Endodontic therapy, which is often know as root canal therapy or just root canal for short, is a common dental procedure designed to save an infected tooth. This is a relatively simple treatment that your dentist in Chandler, AZ, may recommend if you are dealing with a tooth infection. Despite how common this treatment is, many people are terrified at the idea due to some preconceived notions.
1. Root Canals Get a Bad Rap
Root canal pain is a part of pop culture. But the truth is that the pain was often largely exaggerated and refinements to techniques over the years have reduced discomfort even further. In fact, according to WebMD, the average person experiences no more pain than they do when getting a filling. Better yet, many people report no discomfort at all either during the procedure or after it.
2. What Is the Purpose of a Root Canal?
If a person has an infected pulp, that infection will eventually undermine the tooth. If that infected pulp is removed, then the tooth can survive and even function normally. A filling willing usually be required to fill in the cavity, and in some cases, a post is required in order to support the tooth.
3. What Should You Expect During the Procedure?
Your dentist will examine the tooth often through digital imaging. You will then get local anesthesia in order to numb the tooth and the surrounding area. The endodontist then creates an opening at the top of the tooth and uses fine tools to extract the pulp. The root canal in Chandler AZ is then filled with a rubber-like substance, an adhesive is used to seal the tooth and finally, a temporary filling is placed on top.

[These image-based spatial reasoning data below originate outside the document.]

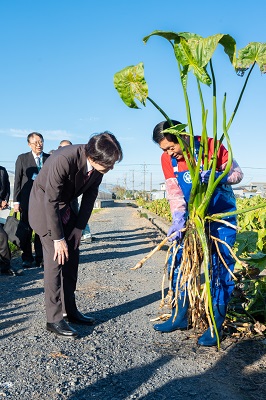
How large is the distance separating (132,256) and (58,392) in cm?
514

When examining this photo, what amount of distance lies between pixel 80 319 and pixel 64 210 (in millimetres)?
892

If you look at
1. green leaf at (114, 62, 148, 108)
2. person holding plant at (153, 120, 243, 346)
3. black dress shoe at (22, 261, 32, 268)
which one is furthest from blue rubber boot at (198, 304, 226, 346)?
black dress shoe at (22, 261, 32, 268)

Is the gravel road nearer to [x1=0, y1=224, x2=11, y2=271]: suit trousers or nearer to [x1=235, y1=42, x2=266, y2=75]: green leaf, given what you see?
[x1=0, y1=224, x2=11, y2=271]: suit trousers

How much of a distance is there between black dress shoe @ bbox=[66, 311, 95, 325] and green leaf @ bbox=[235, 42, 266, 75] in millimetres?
2215

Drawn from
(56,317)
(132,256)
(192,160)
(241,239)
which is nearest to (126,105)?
(192,160)

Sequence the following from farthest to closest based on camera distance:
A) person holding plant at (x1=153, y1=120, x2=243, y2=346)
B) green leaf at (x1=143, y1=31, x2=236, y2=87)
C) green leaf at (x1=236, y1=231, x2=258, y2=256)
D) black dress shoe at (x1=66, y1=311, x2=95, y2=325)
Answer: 1. black dress shoe at (x1=66, y1=311, x2=95, y2=325)
2. green leaf at (x1=236, y1=231, x2=258, y2=256)
3. person holding plant at (x1=153, y1=120, x2=243, y2=346)
4. green leaf at (x1=143, y1=31, x2=236, y2=87)

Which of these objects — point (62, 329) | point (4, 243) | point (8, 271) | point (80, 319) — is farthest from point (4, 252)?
point (62, 329)

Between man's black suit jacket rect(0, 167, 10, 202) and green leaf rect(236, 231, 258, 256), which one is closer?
green leaf rect(236, 231, 258, 256)

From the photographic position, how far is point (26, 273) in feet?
19.5

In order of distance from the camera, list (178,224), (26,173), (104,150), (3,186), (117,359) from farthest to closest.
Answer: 1. (26,173)
2. (3,186)
3. (178,224)
4. (104,150)
5. (117,359)

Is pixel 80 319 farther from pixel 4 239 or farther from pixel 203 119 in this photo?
pixel 4 239

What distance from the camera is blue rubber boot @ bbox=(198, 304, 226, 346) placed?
3.28m

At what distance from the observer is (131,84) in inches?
122

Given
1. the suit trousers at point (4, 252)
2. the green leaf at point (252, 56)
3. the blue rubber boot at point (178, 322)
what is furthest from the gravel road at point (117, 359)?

4. What Should You Expect After the Root Canal Therapy?
Many people feel little at all once the local anesthetic has worn off. Some experience a bit of tenderness, which may be due to the gums being slightly swollen. The discomfort should never be severe, and you should always be able to relieve it using over-the-counter measures at home.
5. Managing Discomfort at Home
Most patients who have an endodontic treatment performed do not need to be prescribed a prescription painkiller, but some do. If you are prescribed a medication, use it as directed. Otherwise, your dentist is likely to prescribe ibuprofen, aspirin or some other OTC pain reliever. You will eventually return to the dentist to have the temp filling removed and a crown or similar installed.